> KUTIPAN TEKS
Kisah kedua tentang Rangga Purbaya. Hadir sebagai narasumber diskusi kritis, ia yang seorang seniman mengaku jika lahir dari keluarga penyintas dan relasinya dengan keluarga amat kompleks. "Ayah saya ditangkap karena berafiliasi dengan suatu organisasi, kakek saya dari pihak ayah hilang. Beliau ditangkap dan dijemput dari rumahnya, selama seminggu pertama masih bisa ditemui, tapi setelah itu hilang tak ada kabar. Kakek dan nenek dari ibu saya ditangkap karena kakek saya anggota PKI. Ibu saya anggota Gerwani bareng Bu Katri selama 8 tahun."

Cerita mengalir dari tuturan Rangga bahwa sebelumnya ia tidak tahu. Ada beberapa hal yang banyak menggantungkan pertanyaan terutama sebelum peristiwa 98, misalmya ketidakonsistenan  jawaban  terkait kuburan ayahnya. Di saat Soeharto jatuh tahun 1998 ia berusia  22 tahun. Momentum itu dimanfaatkan oleh orangtuanya pergi ke Jogja. Mereka datang untuk memberitahu kakeknya bahwa semua keluarga mereka terafiliasi peristiwa 65. Ibunda Rangga anggota Ikatan Pelajar Indonesia (IPI).

> SOAL
**1)** Tuliskan ulang bagian kutipan tentang Rangga Purbaya, seluruhnya mulai dari "Cerita mengalir dari" hingga "Pelajar Indonesia (IPI).".
**2)** Sebutkan semua organisasi yang disebut namanya dalam kutipan tentang Rangga Purbaya.
Entri berikut tidak berperan sama sekali di sini.

> ENTRI

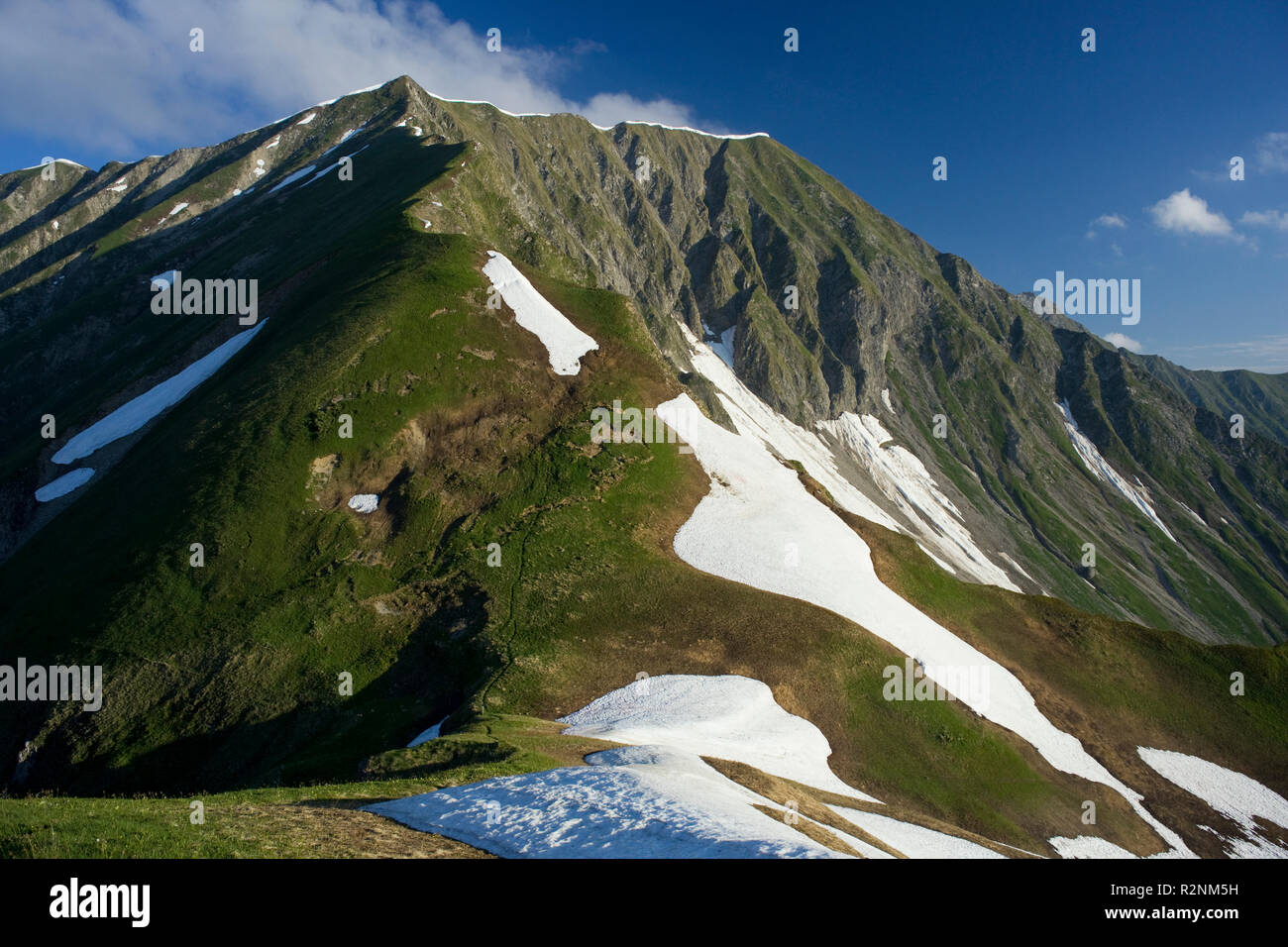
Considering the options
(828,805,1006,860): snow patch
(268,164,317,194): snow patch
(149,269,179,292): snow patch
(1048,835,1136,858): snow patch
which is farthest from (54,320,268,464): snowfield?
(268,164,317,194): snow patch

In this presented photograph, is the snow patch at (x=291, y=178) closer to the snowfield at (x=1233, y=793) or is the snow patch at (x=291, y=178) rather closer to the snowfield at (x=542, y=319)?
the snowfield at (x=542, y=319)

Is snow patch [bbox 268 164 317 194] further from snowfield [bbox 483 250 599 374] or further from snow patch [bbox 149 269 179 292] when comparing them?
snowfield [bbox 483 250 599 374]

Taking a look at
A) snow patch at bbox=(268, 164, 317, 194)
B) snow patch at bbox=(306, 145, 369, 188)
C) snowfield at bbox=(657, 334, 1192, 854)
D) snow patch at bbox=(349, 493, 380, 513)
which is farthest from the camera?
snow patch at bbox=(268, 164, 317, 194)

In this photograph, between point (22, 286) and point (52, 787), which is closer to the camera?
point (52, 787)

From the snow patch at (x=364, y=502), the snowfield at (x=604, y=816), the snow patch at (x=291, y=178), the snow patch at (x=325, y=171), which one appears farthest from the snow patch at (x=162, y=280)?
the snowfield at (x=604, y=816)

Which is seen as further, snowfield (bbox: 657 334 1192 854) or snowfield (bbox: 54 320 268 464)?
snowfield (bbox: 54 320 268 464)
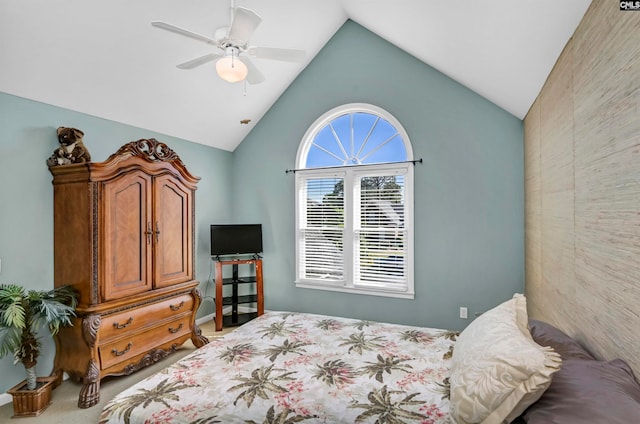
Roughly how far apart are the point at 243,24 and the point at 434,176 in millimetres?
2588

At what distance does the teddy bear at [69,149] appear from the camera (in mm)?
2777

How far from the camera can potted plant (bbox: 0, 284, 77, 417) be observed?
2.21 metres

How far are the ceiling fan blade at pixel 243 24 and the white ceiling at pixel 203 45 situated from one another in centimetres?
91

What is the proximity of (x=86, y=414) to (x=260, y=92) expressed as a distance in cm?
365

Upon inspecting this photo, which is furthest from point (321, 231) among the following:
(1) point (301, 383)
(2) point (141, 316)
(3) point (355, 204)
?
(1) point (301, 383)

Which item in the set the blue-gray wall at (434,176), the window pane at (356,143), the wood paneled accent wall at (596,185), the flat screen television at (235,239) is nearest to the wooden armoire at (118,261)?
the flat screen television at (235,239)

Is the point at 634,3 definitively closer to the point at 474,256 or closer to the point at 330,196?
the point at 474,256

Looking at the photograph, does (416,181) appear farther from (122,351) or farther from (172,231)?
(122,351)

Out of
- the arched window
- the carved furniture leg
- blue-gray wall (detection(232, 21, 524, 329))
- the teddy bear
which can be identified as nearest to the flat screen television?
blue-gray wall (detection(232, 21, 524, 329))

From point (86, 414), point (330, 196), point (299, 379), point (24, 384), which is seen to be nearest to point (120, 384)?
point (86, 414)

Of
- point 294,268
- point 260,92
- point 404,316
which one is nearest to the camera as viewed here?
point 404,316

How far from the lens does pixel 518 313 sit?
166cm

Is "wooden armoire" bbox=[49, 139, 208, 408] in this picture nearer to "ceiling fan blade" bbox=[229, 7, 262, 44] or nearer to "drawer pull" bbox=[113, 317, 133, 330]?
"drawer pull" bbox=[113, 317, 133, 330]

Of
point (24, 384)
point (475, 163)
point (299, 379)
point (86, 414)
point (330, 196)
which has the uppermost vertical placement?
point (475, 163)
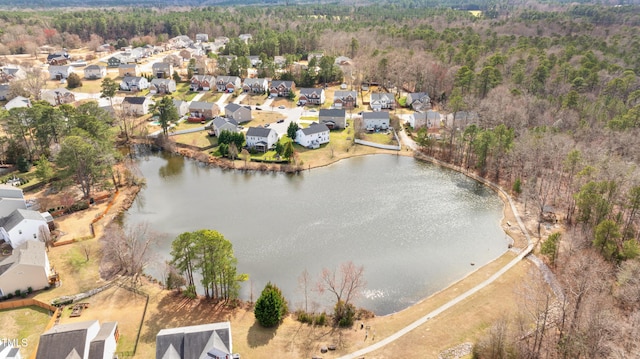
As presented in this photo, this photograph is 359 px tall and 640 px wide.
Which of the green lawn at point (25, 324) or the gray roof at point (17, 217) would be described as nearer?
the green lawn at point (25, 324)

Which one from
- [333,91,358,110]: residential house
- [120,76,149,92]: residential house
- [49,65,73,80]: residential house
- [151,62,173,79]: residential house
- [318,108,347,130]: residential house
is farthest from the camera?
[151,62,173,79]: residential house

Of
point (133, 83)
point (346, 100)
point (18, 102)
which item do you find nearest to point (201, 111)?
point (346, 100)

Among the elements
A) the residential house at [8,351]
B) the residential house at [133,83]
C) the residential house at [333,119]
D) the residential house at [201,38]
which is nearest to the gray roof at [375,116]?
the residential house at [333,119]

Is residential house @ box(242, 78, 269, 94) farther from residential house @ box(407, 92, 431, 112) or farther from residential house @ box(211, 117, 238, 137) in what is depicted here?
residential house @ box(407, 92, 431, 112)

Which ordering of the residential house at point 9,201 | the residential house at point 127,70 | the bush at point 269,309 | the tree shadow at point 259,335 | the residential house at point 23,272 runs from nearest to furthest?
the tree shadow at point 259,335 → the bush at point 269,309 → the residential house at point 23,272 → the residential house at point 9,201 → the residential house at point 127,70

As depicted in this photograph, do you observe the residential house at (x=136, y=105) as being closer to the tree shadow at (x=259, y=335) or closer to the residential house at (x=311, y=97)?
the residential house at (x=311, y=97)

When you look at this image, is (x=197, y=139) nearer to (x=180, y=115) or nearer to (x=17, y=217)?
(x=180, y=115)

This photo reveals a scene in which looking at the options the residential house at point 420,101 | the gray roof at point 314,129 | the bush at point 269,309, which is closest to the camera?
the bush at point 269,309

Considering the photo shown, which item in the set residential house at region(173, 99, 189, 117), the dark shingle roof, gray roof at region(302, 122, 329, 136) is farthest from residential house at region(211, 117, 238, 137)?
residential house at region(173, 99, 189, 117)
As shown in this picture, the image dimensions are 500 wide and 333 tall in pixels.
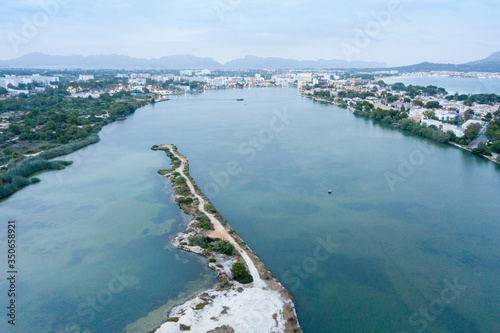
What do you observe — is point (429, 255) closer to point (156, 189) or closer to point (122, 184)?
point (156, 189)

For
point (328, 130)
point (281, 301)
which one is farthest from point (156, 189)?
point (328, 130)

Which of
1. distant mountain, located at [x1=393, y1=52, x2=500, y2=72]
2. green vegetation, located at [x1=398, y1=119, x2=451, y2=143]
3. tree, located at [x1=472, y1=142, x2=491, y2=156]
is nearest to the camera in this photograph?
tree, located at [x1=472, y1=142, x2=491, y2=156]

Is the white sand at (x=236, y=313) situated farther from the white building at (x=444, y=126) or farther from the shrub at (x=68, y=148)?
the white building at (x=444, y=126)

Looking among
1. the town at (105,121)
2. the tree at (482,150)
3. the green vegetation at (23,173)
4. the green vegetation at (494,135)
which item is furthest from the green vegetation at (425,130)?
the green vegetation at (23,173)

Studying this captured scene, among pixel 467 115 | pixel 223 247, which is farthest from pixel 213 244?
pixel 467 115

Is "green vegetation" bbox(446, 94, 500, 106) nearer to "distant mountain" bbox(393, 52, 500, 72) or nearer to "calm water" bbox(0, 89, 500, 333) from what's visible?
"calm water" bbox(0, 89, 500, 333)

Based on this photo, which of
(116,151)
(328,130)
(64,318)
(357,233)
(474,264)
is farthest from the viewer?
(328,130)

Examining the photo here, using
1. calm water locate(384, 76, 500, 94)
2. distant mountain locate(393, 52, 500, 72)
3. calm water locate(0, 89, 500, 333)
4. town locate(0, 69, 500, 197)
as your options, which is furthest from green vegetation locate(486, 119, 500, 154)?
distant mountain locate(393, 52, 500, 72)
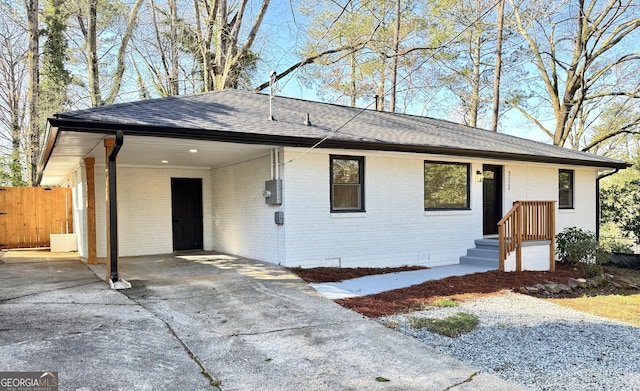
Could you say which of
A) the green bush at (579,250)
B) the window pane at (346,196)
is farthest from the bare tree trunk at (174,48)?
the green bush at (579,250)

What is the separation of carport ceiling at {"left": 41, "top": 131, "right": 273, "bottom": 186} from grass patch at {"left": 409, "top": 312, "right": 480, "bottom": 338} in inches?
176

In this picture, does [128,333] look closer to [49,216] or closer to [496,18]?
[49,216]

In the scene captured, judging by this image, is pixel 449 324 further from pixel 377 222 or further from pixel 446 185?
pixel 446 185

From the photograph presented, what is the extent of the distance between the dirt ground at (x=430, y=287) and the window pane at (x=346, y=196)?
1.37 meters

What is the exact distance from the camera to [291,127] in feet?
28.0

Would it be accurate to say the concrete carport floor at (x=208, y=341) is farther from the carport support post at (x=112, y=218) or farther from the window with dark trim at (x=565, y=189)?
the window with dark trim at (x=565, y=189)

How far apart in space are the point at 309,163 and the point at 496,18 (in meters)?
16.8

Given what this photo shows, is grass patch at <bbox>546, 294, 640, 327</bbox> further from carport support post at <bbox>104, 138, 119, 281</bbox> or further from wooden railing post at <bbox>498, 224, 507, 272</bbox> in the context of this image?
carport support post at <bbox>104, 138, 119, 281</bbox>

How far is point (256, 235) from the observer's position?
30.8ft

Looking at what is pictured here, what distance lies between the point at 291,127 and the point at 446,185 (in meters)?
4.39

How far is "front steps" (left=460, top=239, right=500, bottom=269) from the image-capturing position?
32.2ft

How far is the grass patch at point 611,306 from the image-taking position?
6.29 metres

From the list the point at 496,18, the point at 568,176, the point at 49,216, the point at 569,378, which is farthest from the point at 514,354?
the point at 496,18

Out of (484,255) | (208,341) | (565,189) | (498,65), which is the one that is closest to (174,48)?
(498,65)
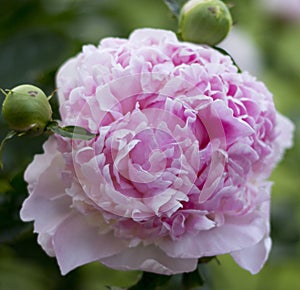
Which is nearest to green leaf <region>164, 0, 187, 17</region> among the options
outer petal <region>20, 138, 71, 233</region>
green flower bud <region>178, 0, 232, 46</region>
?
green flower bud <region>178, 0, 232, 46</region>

> JAWABAN PER SOAL
**1)**
Cerita mengalir dari tuturan Rangga bahwa sebelumnya ia tidak tahu. Ada beberapa hal yang banyak menggantungkan pertanyaan terutama sebelum peristiwa 98, misalmya ketidakonsistenan  jawaban  terkait kuburan ayahnya. Di saat Soeharto jatuh tahun 1998 ia berusia  22 tahun. Momentum itu dimanfaatkan oleh orangtuanya pergi ke Jogja. Mereka datang untuk memberitahu kakeknya bahwa semua keluarga mereka terafiliasi peristiwa 65. Ibunda Rangga anggota Ikatan Pelajar Indonesia (IPI).

**2)** PKI; Gerwani; Ikatan Pelajar Indonesia (IPI)